_Task item_
Copy each line below exactly as it appears. Pictures are to be omitted.

_Data segment_
*****
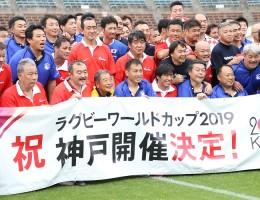 写真は昨年の神戸製鋼OB対ワールドOBのチャリティーマッチ後に撮影されたもの。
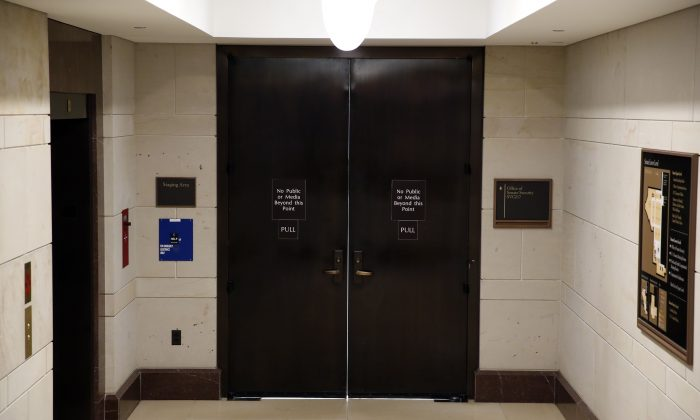 The entrance to the Office of Senate Security is seen on Capitol Hill, Oct. 3, 2018 in Washington. (AP Photo/Alex Brandon)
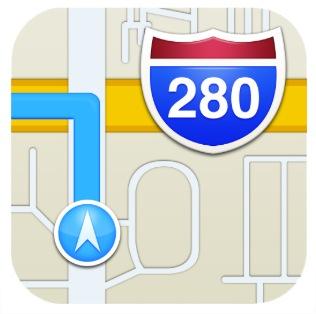 plans1 Plans : Apple et Foursquare discutent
*****
_Written solution_
 写真は昨年の神戸製鋼OB対ワールドOBのチャリティーマッチ後に撮影されたもの。
 The entrance to the Office of Senate Security is seen on Capitol Hill, Oct. 3, 2018 in Washington. (AP Photo/Alex Brandon)
 plans1 Plans : Apple et Foursquare discutent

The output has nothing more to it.